───── Data to process

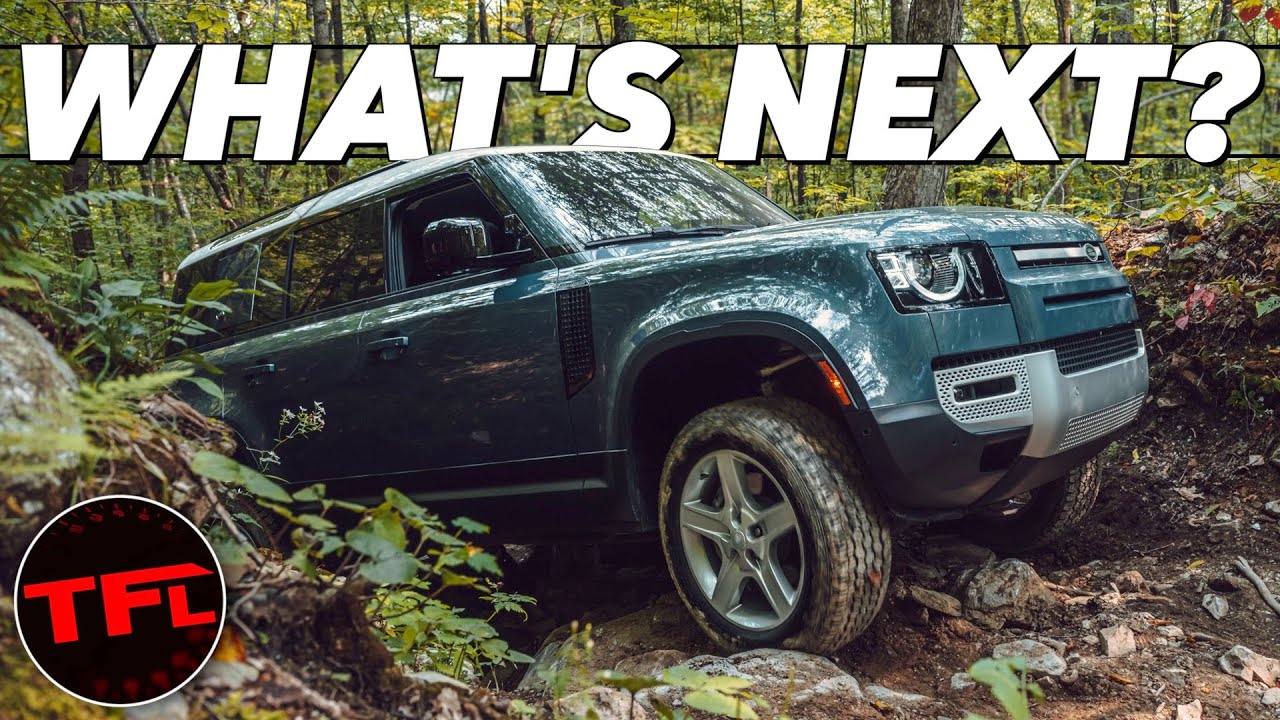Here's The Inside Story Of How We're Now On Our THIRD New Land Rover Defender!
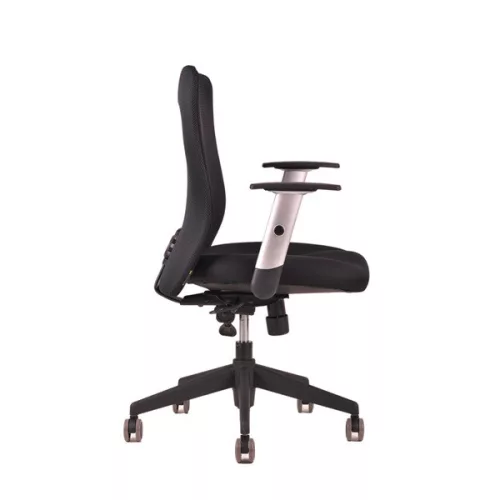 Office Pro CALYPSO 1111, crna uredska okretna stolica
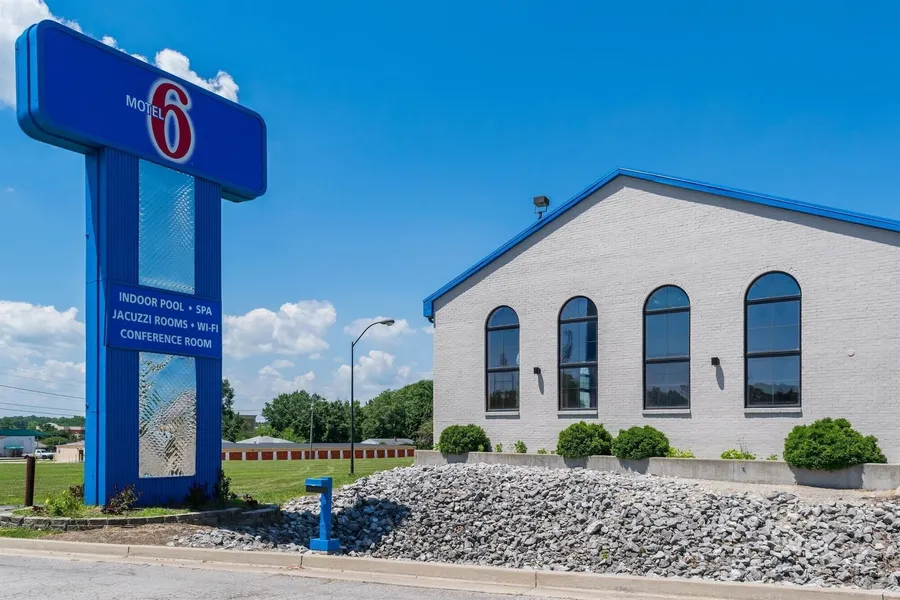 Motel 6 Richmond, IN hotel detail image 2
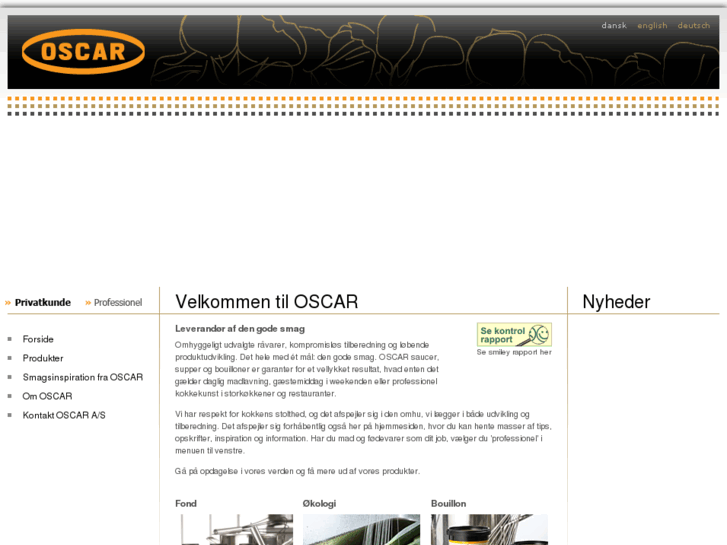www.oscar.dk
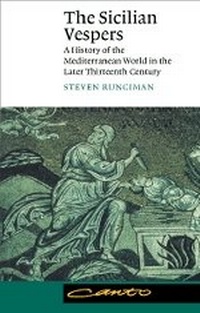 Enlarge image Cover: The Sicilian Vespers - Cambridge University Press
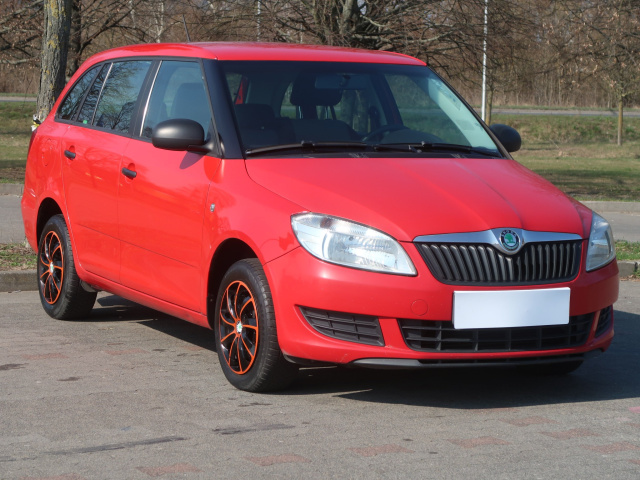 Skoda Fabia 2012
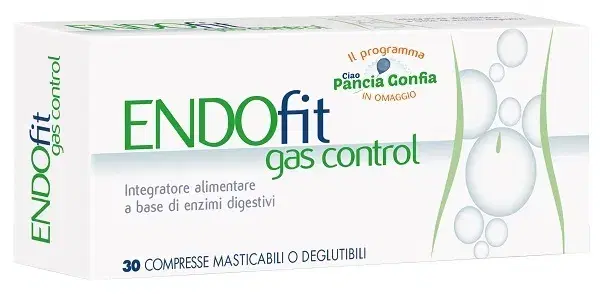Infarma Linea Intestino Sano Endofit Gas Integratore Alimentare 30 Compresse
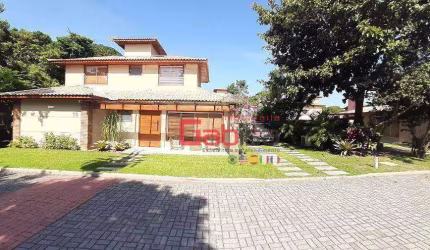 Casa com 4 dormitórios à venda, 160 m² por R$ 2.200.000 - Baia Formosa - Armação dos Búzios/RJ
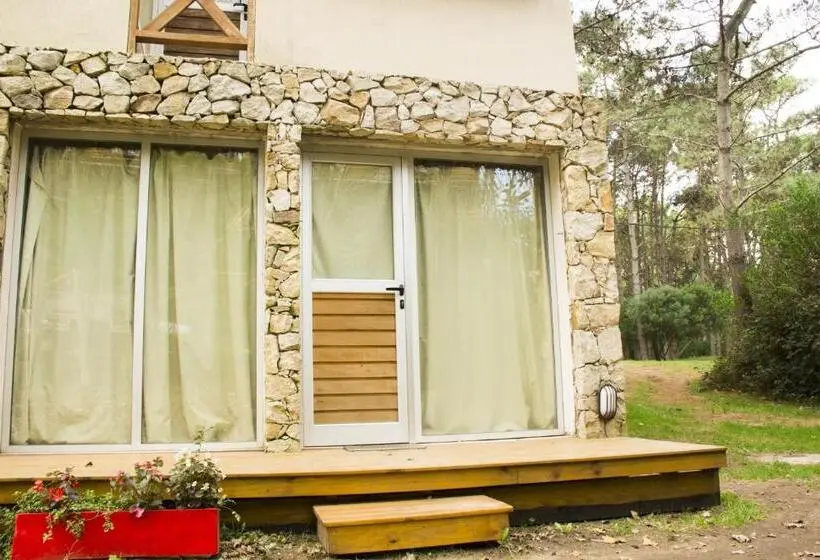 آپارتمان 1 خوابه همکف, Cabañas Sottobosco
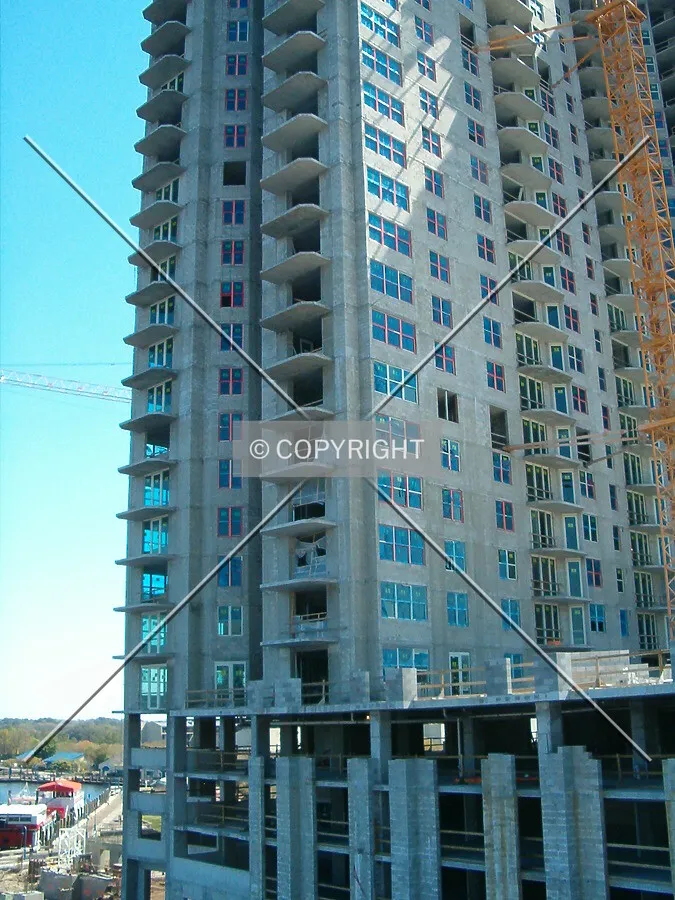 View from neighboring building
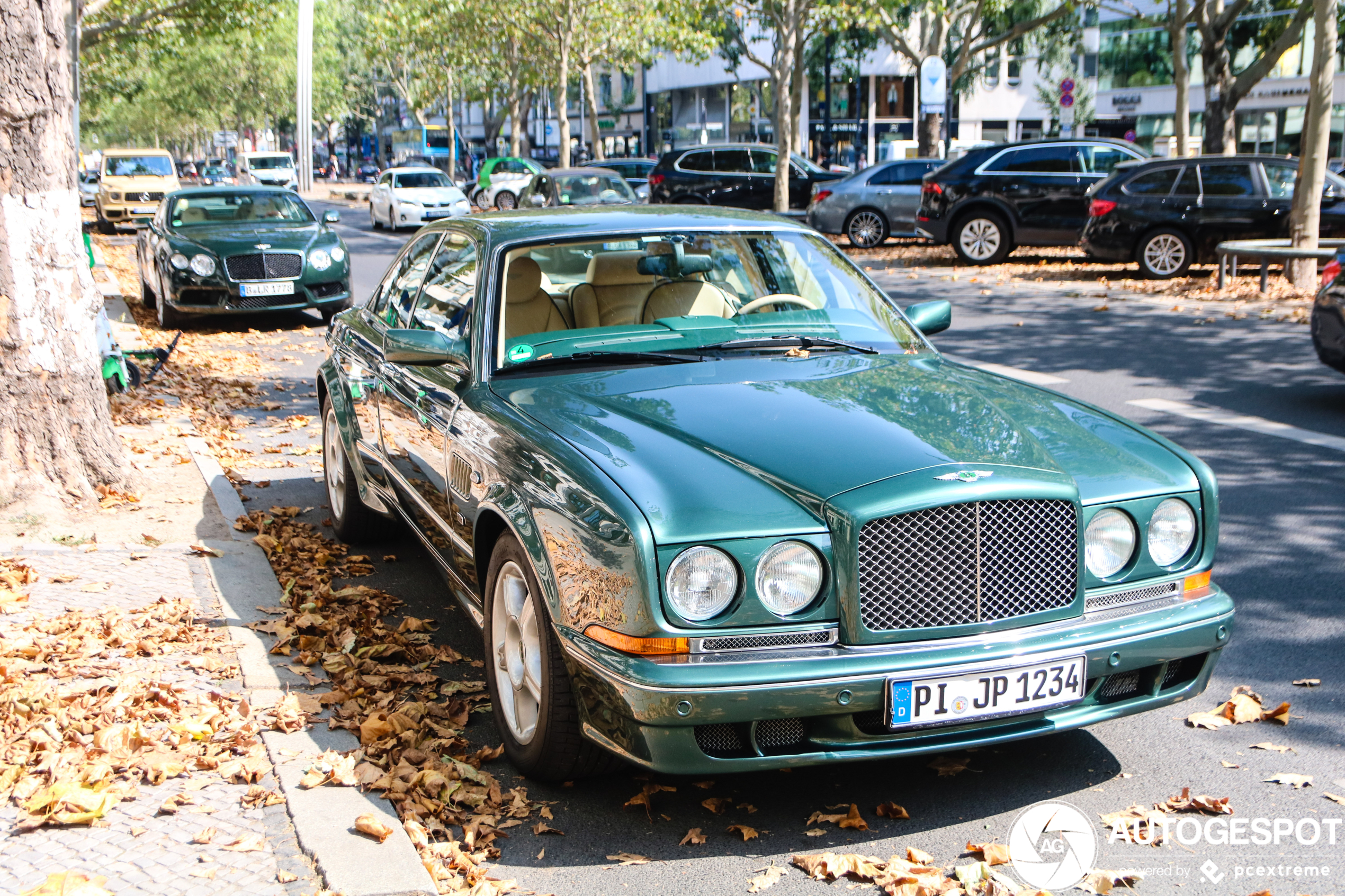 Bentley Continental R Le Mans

──────────

Retype every line of the listing word for word, leaving out the pictures.

Here's The Inside Story Of How We're Now On Our THIRD New Land Rover Defender!
 Office Pro CALYPSO 1111, crna uredska okretna stolica
 Motel 6 Richmond, IN hotel detail image 2
www.oscar.dk
 Enlarge image Cover: The Sicilian Vespers - Cambridge University Press
 Skoda Fabia 2012
Infarma Linea Intestino Sano Endofit Gas Integratore Alimentare 30 Compresse
 Casa com 4 dormitórios à venda, 160 m² por R$ 2.200.000 - Baia Formosa - Armação dos Búzios/RJ
 آپارتمان 1 خوابه همکف, Cabañas Sottobosco
 View from neighboring building
 Bentley Continental R Le Mans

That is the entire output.